• Source material:
+++

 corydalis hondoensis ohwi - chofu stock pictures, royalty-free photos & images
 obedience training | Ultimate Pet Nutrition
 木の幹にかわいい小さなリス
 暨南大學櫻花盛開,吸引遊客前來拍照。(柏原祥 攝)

+++

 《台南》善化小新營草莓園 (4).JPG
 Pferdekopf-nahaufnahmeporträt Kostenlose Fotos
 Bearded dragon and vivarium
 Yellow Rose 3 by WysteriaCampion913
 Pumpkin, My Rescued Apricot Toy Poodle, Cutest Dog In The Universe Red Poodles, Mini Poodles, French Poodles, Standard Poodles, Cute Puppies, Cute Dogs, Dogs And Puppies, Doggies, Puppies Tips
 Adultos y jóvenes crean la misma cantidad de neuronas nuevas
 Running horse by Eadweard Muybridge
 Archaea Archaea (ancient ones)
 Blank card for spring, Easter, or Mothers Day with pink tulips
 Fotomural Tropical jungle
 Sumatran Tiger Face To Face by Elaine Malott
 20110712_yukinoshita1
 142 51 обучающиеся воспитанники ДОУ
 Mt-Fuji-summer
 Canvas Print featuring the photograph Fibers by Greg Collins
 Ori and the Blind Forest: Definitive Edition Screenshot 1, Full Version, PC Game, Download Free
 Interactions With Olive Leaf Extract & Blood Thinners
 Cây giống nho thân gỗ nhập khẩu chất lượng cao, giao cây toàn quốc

+++

• What the task requires: All lines in the listing above between the line with "142 51 обучающиеся воспитанники ДОУ" and the line with "Interactions With Olive", inclusive, should be set down exactly, and no line outside that range.

• Answer section:
 142 51 обучающиеся воспитанники ДОУ
 Mt-Fuji-summer
 Canvas Print featuring the photograph Fibers by Greg Collins
 Ori and the Blind Forest: Definitive Edition Screenshot 1, Full Version, PC Game, Download Free
 Interactions With Olive Leaf Extract & Blood Thinners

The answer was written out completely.